[Text provided — start]

Elastomers

From Mass to Class

Elastomers are long-chain polymers that have thermoplastic properties in the uncrosslinked state. They soften with increasing temperature and are thus extrudable. Only through vulcanization (crosslinking) is a narrow- or wide-meshed structure formed. Depending on the material, crosslinking is carried out by halogen-free peroxides or by radiation crosslinking. This gives elastomers many additional qualities, such as high temperature stability, flexibility and good mechanical resistance, even at very low temperatures. Due to their high elasticity, elastomers return to their original shape after tensile and compressive stress.

For example, elastomers are used for:

Cables and lines for medical technology
Military cables (navy/air force)

[Text provided — finish]

**What to work on**
• a. Answer these questions from the text on elastomers, one line each:
(i) What two methods does the text give for crosslinking elastomers?
(ii) Why are uncrosslinked elastomers extrudable?
(iii) What do elastomers do after tensile and compressive stress?
• b. Continue the text on elastomers from its last line.

[Extracted entries — start]

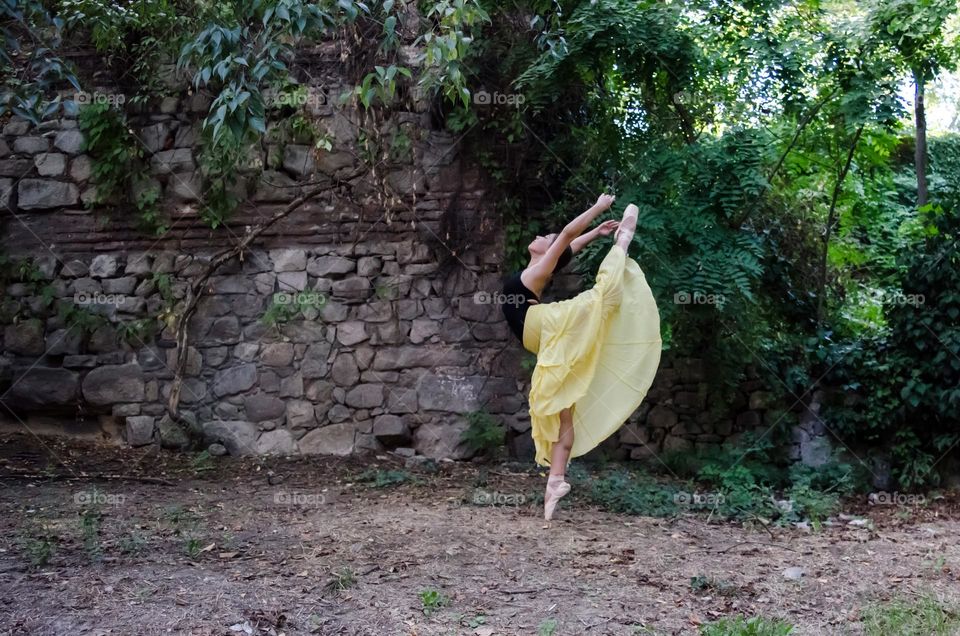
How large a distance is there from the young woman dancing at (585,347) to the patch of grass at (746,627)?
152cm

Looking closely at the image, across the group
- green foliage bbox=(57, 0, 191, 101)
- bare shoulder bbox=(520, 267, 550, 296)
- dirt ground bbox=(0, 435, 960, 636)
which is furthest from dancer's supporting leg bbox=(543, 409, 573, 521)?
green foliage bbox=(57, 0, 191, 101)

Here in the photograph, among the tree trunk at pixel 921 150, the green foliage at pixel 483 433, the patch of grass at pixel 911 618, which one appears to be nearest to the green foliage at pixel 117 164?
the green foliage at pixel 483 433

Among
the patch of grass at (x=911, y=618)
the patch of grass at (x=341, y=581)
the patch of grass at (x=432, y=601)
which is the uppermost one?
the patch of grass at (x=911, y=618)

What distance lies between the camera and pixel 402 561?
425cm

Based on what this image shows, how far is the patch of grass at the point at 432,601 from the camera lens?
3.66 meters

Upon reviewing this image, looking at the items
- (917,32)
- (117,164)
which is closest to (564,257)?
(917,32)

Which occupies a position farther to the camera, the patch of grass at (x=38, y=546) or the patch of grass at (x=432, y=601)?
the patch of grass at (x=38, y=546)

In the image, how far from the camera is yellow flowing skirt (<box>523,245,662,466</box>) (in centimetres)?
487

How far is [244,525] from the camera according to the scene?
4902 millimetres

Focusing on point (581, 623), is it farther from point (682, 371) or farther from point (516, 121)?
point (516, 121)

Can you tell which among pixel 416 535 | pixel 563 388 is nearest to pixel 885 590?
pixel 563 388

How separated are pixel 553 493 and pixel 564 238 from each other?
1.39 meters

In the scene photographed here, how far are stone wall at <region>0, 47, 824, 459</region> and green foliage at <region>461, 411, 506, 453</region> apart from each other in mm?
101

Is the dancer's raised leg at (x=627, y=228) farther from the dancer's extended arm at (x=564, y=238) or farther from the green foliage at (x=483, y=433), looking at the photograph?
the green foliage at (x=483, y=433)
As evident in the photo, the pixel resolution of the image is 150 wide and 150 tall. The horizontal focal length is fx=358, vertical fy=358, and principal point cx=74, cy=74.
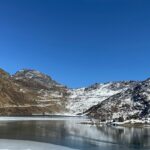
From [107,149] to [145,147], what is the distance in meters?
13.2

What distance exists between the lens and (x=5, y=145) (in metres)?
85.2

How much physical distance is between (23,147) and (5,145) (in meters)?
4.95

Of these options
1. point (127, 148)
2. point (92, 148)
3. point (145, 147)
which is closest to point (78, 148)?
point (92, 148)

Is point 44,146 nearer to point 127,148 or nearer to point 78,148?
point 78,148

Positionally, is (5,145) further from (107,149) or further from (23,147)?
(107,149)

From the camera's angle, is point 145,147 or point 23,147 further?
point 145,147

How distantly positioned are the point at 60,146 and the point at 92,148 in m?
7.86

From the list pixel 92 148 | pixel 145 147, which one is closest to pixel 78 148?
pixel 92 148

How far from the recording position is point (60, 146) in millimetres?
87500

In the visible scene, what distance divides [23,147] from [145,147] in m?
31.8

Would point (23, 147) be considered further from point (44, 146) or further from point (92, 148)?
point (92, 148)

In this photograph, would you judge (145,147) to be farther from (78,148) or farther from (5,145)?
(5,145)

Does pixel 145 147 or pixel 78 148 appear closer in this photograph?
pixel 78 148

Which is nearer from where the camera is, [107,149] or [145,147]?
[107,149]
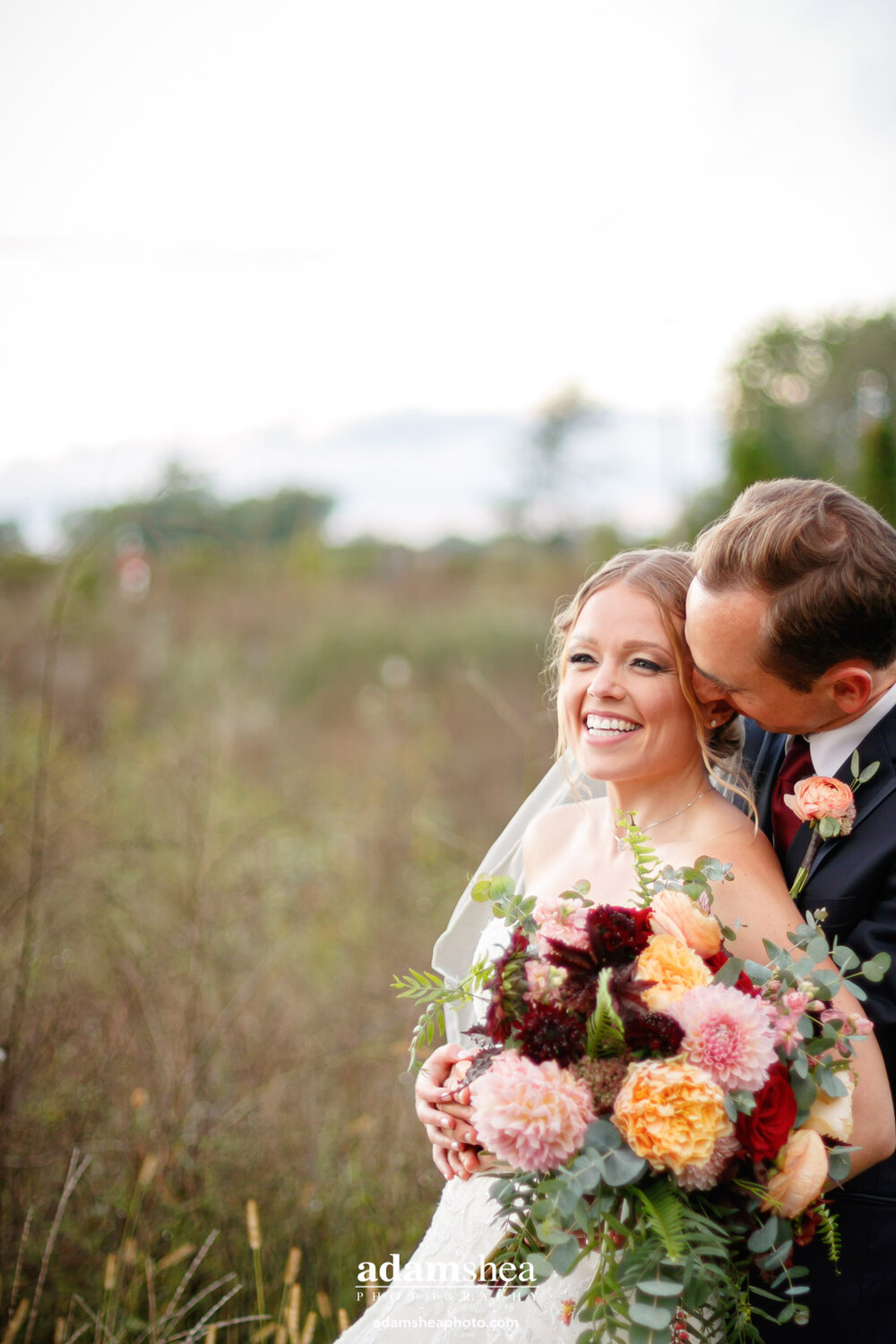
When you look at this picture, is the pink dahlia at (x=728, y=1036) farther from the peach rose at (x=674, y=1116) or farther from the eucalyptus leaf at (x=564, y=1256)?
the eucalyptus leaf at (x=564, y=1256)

[Extracted entries — finish]

**Results for each task**
• a.
(i) Halogen-free peroxides or radiation crosslinking.
(ii) They soften with increasing temperature.
(iii) They return to their original shape.

• b.
Heating cables

	Chemical properties	VDE Ref.	Continuous operating temperature 3000h [°C]	Continuous operating temperature 20.000h [°C]	Melting area [°C]	Tensile strength [Mpa]	Stretch[%]	Hardness	Volume resistivity at 20°C	Dielectric strength	Dielectric constant at 1MHz, 20°C	LOI	Flame retardancy	Halogen-free
EPDM	Ethylene propylene diene rubber	3G	100	-40 to 90	networked	5-25	200 - 450	40A - 90D	>10^15	30	3,0 - 4,0	25 - 35	Low to good	yes
EVA	Ethylene vinyl acetate rubber	4G	150	-40 to 120	networked	5-15	>200	70A - 90D	10^12 - 10^14	30	4,0 - 7,0	<22	low	yes
XVH	HEW jacket mixture	-	150	-60 to 125	networked	>10	>200	40D - 60D	>10^12	20	-	>26	very good	yes
FKM	Fluororubber	-	200	-20 to 180	networked	5-13	200	60A - 61D	-	-	6,0 - 9,0	40	very good	yes

We at HEW-KABEL have excellent expertise in the processing of elastomers. In our in-house compounding department, we develop and produce application-optimized sheathing and insulation materials, which are processed using state-of-the-art production equipment. This results in numerous application possibilities and products that are precisely tailored to the needs of our customers.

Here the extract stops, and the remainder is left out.